ISSN: 0970-938X (Print) | 0976-1683 (Electronic)

Biomedical Research

An International Journal of Medical Sciences

Research Article - Biomedical Research (2017) Volume 28, Issue 3

Prevalence of erythromycin resistance genes among clinical isolates of viridians group Streptococci

Li-qiang Zhu1, Qin-hua Li2, Gong-chang Li1, Wu-jia Wu1, Ning Pei1 and Yan-xia He1*

1Department of Laboratory Medicine, the Second Affiliated Hospital of Zhengzhou University, 453000, China

2College of Life Sciences, Zhengzhou University, Zhengzhou 450001, China

*Corresponding Author:
Yan-xia He
Department of Laboratory Medicine
The Second Affiliated Hospital of Zhengzhou University
Henan-453000, P.R China

Accepted on August 04, 2016

Visit for more related articles at Biomedical Research

Abstract

Viridans Group Streptococci (VGS) are part of normal oral flora, causing serious infections including infective endocarditis, septicemia, and meningitis are often associated with infections in neutropenic and immunocompromised patients. Recent studies have reported that there is a concomitant increase in resistance towards erythromycin among VGS. Two hundred and twelve VGS isolates were subjected for the determination of erythromycin resistance by MIC. Isolates were tested for macrolide resistance phenotype by double disk diffusion method. Erythromycin resistance genes (mefA, ermB, ermTR) were detected by PCR. Fifty out of 212 isolates were found to be resistant to erythromycin by MIC respectively. Fifty out of 212 isolates were found to be resistant by double disk diffusion test, of which 44 (20.75%) isolates showed M-phenotype and amplified for mefA gene, 12 (2.83%) isolates showed cMLSB phenotype and amplified for ermB gene. All the isolates which showed M-phenotype amplified mefA gene and those showed cMLSB phenotype amplified ermB gene. MefA was the most common gene amplified.

Keywords

Viridans group streptococci, Macrolide resistance genes, PCR.

Introduction

Viridans Group Streptococci (VGS) are part of normal oral flora, causing serious infections including infective endocarditis, septicemia, and meningitis are often associated with infections in neutropenic and immunocompromised patients [1,2]. By and large, VGS were thought to be frequently susceptible to β-lactams and macrolide however, attending increments in resistance towards these antibiotics have been accounted for among pathogenic and commensal streptococci [3,4]. Resistance of VGS isolated from blood towards these antibiotics is a major cause of concern and could compromise current prophylactic and therapeutic regimens [2,5]. The three major recognized mechanism of macrolides resistance are (i) target site modification which confers resistant to macrolides, lincosamides and streptogramin B components (MLS phenotype) encoded by erm gene, (ii) active-drug efflux pump (M phenotype) encoded by mef genes and (iii) ribosomal mutation in the key antibiotic binding site [6].

[Collected data entries]
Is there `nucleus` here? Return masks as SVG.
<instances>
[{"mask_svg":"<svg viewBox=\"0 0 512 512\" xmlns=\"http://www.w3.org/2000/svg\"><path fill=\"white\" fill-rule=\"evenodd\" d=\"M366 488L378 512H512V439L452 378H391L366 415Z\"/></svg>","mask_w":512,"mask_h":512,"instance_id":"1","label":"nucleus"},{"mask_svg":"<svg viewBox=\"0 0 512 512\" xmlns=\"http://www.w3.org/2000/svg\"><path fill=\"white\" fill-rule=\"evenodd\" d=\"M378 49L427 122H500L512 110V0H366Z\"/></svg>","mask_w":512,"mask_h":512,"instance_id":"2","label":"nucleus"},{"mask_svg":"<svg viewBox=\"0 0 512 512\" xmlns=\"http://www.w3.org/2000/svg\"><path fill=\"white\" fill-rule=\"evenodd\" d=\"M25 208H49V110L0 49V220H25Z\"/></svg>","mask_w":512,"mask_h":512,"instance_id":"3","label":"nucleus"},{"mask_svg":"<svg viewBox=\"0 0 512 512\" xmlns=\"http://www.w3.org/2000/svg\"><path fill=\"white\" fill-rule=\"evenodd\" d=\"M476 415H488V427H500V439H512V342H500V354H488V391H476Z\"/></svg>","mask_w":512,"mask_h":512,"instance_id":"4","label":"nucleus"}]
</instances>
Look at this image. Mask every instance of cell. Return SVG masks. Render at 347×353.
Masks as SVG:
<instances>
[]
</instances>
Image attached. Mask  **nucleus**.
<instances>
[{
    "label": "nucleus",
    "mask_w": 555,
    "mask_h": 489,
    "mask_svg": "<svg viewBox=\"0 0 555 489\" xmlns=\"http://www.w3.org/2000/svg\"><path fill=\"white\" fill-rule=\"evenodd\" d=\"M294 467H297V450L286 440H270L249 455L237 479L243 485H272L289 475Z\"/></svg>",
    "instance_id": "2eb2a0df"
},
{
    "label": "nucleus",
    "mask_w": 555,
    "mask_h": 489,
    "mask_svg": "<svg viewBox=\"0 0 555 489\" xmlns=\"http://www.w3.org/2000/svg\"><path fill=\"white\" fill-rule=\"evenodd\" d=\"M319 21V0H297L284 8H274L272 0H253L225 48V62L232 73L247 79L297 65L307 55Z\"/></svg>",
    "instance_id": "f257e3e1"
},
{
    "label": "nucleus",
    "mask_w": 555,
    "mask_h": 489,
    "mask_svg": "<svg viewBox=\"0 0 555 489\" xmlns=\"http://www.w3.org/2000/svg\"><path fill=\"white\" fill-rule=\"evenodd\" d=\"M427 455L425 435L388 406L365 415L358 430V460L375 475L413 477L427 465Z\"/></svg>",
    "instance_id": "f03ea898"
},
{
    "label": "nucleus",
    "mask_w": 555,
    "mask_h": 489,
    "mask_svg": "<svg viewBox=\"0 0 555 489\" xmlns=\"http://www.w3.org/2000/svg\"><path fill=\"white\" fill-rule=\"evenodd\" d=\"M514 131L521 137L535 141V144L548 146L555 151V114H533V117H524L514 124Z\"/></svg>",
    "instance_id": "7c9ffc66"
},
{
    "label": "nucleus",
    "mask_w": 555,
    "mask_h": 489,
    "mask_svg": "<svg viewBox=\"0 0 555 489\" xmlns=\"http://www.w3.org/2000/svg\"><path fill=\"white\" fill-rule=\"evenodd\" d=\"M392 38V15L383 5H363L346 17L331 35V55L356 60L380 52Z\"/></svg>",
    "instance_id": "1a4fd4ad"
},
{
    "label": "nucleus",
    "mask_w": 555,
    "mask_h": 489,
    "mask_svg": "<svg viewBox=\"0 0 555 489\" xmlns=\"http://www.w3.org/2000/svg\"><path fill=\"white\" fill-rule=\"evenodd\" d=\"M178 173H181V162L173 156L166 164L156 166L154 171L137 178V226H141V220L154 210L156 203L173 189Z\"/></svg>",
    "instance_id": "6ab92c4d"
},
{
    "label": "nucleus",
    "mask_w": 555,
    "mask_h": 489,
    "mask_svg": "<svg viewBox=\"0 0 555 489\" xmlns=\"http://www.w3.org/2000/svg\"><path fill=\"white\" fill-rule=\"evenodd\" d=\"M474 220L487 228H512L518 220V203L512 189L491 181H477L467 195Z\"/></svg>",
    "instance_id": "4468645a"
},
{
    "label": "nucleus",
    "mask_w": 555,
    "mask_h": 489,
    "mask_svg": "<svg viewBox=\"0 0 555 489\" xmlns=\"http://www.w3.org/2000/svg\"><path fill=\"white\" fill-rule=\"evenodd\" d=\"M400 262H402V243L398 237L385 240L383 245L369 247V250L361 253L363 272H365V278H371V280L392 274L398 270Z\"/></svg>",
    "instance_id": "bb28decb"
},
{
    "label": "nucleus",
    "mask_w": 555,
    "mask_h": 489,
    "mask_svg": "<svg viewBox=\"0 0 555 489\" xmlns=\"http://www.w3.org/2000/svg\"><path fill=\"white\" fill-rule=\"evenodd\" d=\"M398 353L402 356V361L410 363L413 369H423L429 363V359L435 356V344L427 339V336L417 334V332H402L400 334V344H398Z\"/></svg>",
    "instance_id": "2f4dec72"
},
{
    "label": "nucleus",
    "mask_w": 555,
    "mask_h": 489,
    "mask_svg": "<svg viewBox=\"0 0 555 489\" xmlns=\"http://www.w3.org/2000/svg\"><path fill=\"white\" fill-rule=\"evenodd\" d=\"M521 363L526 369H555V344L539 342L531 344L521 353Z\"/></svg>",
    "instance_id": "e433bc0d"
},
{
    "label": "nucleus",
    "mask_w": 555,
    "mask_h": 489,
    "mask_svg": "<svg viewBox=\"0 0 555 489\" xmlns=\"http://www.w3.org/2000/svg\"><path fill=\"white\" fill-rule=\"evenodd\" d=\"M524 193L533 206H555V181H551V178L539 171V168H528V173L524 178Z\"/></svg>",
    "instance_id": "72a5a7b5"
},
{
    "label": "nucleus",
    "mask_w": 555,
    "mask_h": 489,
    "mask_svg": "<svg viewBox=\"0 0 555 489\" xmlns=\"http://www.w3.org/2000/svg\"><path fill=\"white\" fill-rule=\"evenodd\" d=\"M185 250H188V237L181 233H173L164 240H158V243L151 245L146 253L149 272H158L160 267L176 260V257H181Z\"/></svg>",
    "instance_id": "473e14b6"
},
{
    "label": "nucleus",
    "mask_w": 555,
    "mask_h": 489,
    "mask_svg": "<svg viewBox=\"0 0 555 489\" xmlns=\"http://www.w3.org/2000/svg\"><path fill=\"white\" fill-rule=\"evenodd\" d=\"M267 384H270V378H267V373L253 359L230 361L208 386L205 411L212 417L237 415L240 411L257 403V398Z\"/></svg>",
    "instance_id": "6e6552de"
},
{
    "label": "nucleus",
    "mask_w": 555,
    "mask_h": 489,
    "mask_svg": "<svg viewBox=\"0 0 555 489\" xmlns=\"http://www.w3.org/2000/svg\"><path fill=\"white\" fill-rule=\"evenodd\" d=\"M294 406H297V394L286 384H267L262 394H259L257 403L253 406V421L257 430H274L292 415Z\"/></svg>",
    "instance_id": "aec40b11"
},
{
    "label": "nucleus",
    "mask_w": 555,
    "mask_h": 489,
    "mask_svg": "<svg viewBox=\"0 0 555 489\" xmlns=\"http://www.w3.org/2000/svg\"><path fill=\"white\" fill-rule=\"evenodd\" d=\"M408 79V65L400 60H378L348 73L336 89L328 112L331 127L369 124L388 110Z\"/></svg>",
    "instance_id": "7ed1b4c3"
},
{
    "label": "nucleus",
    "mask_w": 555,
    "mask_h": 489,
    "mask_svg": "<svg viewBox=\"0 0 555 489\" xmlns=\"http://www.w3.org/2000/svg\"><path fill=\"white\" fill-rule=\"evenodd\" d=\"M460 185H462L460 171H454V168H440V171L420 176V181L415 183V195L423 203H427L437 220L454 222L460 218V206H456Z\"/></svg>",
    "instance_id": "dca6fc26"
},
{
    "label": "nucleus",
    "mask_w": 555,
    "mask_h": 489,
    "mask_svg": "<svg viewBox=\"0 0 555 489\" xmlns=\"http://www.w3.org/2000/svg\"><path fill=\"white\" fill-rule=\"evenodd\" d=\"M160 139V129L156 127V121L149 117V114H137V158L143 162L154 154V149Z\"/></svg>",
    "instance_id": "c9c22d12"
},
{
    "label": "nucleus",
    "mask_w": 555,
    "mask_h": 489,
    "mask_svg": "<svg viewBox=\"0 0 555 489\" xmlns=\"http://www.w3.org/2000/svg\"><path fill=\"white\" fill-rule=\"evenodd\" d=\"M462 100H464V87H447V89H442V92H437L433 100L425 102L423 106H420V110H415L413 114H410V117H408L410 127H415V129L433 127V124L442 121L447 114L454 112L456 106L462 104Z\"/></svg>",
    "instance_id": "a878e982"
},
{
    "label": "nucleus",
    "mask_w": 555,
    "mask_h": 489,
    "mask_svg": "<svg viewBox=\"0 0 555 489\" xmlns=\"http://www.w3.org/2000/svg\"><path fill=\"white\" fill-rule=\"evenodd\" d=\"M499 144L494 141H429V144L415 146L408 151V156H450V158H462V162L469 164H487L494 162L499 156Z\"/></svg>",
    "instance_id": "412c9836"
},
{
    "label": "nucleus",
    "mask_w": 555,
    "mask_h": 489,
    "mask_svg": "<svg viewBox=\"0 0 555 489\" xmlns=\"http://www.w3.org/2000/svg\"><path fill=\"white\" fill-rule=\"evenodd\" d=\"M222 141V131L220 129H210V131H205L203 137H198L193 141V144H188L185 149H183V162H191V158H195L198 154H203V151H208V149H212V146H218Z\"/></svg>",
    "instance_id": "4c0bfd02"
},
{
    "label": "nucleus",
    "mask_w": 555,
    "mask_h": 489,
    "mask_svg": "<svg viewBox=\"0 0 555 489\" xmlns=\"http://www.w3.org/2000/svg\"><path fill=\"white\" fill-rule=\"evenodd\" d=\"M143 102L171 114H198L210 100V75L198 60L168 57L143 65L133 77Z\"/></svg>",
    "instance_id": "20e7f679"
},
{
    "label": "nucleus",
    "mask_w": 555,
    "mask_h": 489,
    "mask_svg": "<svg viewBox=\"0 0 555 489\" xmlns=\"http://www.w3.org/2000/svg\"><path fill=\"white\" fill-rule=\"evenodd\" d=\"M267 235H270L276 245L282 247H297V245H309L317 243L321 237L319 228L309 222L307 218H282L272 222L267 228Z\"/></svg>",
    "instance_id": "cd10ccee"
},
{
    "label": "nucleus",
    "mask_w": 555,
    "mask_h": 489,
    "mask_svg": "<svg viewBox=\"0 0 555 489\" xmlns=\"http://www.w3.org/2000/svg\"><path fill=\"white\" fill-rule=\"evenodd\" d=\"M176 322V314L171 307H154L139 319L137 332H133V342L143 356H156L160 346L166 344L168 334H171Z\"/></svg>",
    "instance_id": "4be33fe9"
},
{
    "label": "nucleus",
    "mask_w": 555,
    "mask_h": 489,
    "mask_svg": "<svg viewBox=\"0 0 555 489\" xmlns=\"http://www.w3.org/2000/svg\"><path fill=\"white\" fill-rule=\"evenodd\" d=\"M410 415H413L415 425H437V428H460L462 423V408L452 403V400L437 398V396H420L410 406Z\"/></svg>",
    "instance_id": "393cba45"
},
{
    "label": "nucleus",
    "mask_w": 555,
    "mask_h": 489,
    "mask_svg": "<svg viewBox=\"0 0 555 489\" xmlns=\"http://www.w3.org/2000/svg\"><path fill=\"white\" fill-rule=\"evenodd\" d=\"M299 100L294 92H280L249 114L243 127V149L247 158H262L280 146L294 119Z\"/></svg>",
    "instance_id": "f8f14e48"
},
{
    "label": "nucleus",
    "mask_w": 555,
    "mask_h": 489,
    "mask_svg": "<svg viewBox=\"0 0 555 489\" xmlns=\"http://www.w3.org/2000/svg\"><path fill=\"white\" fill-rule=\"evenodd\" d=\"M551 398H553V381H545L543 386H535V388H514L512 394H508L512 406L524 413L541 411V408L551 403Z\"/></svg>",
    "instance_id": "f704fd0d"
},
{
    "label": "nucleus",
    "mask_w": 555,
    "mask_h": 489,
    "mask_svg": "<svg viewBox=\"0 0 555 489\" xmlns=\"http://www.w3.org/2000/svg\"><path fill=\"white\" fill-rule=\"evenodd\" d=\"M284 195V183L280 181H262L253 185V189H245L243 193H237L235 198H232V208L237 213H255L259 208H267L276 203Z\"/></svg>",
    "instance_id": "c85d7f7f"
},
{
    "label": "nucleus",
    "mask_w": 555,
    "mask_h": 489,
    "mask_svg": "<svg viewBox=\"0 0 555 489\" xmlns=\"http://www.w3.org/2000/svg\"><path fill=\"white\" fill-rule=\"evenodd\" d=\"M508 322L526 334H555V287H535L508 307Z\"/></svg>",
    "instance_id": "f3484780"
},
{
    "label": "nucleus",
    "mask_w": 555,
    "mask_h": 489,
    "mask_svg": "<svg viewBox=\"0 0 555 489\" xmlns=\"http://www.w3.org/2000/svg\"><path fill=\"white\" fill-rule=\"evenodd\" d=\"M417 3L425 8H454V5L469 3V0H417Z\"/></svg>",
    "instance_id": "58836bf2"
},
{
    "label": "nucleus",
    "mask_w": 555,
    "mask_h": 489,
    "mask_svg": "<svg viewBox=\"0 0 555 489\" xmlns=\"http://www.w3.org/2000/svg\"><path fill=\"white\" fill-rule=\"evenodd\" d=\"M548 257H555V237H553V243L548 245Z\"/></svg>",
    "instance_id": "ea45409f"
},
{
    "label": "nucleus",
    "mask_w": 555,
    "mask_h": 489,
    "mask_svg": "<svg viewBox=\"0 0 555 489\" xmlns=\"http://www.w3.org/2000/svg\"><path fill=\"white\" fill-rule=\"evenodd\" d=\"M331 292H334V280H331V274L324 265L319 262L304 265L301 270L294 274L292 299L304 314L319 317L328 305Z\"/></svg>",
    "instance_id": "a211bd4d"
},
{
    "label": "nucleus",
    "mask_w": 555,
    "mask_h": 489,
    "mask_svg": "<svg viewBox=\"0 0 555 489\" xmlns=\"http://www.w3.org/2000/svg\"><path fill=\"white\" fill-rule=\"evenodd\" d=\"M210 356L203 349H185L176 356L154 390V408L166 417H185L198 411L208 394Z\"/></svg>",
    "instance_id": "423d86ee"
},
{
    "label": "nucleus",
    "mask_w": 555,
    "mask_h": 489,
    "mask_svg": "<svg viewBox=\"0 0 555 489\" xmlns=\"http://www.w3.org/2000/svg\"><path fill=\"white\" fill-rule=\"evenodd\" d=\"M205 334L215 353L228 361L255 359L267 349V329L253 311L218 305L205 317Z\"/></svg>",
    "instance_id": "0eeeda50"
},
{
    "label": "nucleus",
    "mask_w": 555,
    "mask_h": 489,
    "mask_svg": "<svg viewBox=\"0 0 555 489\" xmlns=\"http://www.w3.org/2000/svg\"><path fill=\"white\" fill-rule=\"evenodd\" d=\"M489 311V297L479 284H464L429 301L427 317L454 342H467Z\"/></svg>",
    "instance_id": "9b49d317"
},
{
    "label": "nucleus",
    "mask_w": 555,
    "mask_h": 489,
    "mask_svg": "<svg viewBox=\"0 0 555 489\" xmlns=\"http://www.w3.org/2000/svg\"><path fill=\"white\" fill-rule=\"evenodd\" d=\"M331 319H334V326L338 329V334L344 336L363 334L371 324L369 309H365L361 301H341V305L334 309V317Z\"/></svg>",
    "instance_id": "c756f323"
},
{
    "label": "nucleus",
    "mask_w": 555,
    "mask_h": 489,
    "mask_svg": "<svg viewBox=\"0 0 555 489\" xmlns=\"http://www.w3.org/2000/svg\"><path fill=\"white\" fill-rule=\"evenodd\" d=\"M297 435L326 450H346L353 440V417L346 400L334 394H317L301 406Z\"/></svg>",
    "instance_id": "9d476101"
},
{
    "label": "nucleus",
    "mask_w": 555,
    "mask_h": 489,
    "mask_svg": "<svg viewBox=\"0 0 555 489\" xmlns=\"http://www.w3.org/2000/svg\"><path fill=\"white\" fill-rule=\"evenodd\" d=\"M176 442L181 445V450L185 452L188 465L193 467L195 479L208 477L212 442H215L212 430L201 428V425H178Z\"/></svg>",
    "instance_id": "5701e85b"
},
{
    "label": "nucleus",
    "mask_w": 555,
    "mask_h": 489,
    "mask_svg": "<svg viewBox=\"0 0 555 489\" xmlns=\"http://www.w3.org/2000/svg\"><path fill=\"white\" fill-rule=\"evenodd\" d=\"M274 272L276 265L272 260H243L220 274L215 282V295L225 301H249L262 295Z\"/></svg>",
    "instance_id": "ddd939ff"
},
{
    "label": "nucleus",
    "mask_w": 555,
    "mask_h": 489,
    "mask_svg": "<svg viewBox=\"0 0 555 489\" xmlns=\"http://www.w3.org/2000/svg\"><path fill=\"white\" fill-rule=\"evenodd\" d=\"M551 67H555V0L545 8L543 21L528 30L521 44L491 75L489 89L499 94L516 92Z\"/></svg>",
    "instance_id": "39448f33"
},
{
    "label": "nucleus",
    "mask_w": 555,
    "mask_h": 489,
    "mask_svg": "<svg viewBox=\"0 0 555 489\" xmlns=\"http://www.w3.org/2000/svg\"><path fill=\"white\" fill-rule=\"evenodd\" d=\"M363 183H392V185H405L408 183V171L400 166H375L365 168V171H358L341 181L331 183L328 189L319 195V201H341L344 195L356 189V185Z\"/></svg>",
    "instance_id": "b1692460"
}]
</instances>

EXERCISE DETAILS
Continue the article on erythromycin resistance in viridans group streptococci, picking up after its final sentence.

RESPONSE TO THIS TASK
The conjugative transposon of Tn916-Tn1545 carries several resistant determinants and contributes to the horizontal dissemination of multidrug resistance [7]. It has been suggested that macrolide resistance genes, erm and mef of commensal VGS can be laterally transferred through transposons to pathogenic Streptococcus pyogenes [8]. The difference in the resistant pattern of various antibiotics drives the necessity to increase our knowledge on antibiotics used for VGS. Thus, the present study was aimed to determine the distribution of erythromycin (mefA, ermB, ermTR) resistance genes among VGS isolated from blood samples of endocarditis and plaque samples of periodontitis population.

Materials and Methods

Bacterial strains

A total of 212 VGS (88-S. mitis, 70-S. salivarius, 30-S. oralis, 8-S. sanguinus, 6- S. anginosus, 6-S. parasanguinis, 4-S. mutans) isolated from infective endocarditis patient’s blood samples (104) and plaque samples of periodontitis patients (108) were included in this study. The isolates were obtained from The Department of Laboratory, The Second Affiliated Hospital of Zhengzhou University, Henan, China. The isolates from IE patient’s blood sample were designated and described as “blood group” and the isolates from the non-IE population were designated as “oral group” throughout this study.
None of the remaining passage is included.